Уяснив все это, Айвар предвидел, что в первый день от деда Гриши не придется ждать терпимости и благодарности, но это его не смущало. Его попросили приезжать по будням, с половины восьмого утра до шести вечера, а потом, в нерабочее время, Митя или его мать готовы были подменить.
В связи с этим Айвару, конечно, пришлось снять с себя часть работы в клубе, что немного расстроило Даниэля. Но главным образом тот не одобрял сам характер новых обязанностей друга, совсем не разделяя его радости от скорого трудоустройства.
— Иви, ничего, если я щекотливый вопрос задам? — осторожно сказал он. — Тебе не кажется, что для негра такая работа выглядит двусмысленно?
— Это и есть щекотливый вопрос? — усмехнулся Айвар. — Ты что, про генную память о рабстве собрался потолковать? А я-то к ней какое имею отношение? Русские же не комплексуют из-за крепостного прошлого, и никто им таких вопросов не задает.
И оказалось, что в разговоре на даче Айвар был прав: выдержка его не подвела и он быстро нашел контакт с дедом Гришей. Пару дней тот постоянно норовил нагрубить ему, не гнушаясь и расовыми подколами, но пронять парня ни разу не удалось. В конце концов старик впал в апатичное и плаксивое настроение и выложил Айвару откровенно все горькие мысли о том, как он почувствовал себя обузой для семьи. Тот, терпеливо все выслушав, попросил научить его играть в шахматы, и за этим занятием их и застал Митя.

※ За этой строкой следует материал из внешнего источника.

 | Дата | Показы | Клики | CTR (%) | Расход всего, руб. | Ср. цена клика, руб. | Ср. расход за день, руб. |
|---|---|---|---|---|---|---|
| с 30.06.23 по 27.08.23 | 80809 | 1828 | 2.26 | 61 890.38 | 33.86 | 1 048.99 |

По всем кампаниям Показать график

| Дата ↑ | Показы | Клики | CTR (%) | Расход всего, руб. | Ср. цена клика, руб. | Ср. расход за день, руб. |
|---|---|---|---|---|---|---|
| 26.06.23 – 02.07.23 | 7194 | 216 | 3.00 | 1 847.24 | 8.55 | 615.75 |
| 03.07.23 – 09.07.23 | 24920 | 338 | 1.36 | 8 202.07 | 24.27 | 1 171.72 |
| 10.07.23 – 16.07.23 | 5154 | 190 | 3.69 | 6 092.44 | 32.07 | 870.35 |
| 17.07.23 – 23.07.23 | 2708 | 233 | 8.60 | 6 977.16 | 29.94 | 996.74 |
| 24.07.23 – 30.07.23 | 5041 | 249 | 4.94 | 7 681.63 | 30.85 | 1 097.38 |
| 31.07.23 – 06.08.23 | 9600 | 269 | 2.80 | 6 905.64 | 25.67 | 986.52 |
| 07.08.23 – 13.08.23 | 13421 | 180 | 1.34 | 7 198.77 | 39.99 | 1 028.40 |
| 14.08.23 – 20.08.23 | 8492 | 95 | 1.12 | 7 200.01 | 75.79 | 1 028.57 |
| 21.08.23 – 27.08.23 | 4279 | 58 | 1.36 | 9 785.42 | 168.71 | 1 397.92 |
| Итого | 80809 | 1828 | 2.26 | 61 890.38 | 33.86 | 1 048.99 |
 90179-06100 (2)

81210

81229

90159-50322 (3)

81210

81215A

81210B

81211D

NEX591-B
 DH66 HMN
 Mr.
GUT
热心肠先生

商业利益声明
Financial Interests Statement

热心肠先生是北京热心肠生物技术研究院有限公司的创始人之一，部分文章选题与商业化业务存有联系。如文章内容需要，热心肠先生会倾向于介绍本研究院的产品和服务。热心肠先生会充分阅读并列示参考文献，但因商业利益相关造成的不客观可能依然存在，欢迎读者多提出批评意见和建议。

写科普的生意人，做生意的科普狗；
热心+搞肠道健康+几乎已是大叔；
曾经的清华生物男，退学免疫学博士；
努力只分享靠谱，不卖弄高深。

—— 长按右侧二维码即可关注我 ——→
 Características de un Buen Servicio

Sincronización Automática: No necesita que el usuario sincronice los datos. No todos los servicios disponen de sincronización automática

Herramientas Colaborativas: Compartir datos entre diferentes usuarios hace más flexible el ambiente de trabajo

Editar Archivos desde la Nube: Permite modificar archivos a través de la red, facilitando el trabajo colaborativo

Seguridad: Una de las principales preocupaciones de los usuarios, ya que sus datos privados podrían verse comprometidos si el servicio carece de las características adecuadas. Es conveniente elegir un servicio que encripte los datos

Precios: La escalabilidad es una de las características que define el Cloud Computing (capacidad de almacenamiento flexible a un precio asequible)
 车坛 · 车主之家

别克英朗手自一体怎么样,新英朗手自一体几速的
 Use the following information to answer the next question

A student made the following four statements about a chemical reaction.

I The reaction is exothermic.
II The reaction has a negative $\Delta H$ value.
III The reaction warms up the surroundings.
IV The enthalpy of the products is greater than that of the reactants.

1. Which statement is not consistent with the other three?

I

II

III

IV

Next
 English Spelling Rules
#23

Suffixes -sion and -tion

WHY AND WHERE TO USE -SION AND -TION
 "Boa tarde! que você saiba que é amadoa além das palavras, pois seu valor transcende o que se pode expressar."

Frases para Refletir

Тогда он сказал Айвару, что впервые после перелома увидел своего деда снова улыбающимся.
И понемногу Айвар приучил старика к послушанию, необходимому в деликатных процедурах, которые прежде были мучением и для него, и для невестки, — присыпание опрелостей, обертывание ног противоварикозными бинтами, дыхательные упражнения вроде надувания воздушных шаров. Несоблюдение таких реабилитационных мер, как прекрасно знал Айвар, могло свести на нет все ресурсы даже в изначально здоровом организме. Все остальные обязанности, вроде перестилания и стирки простыней, покупки диетических продуктов и контроля за приемом лекарств, были не такими уж и сложными для молодого юноши.
Когда у них завязалась дружба, дед Гриша рассказал парню и о своей спортивной юности, и о веселых буднях на тренировках, и о памятных победах и поражениях, и о покойной жене, Митиной бабушке, по которой он все еще тосковал, и о том, как сын не оправдал его надежд, отказавшись от спорта и, разумеется, неправильно женившись, и о том, что внук тоже с детства рос хилым, уткнувшись в книжки вместо того, чтобы гонять мяч, как все нормальные пацаны (хотя Айвар видел, что эти колкости старик говорил по привычке, установленному ритуалу, а на самом деле он давно уже все простил и понял).
Работа очень увлекла Айвара, и он уже думал о том, чтобы пойти на курсы сестринского дела и получить сертификат. Мысли о грядущей свадьбе немного отошли на второй план, хотя он, конечно, не забывал о невесте, постоянно ей звонил и делился новостями.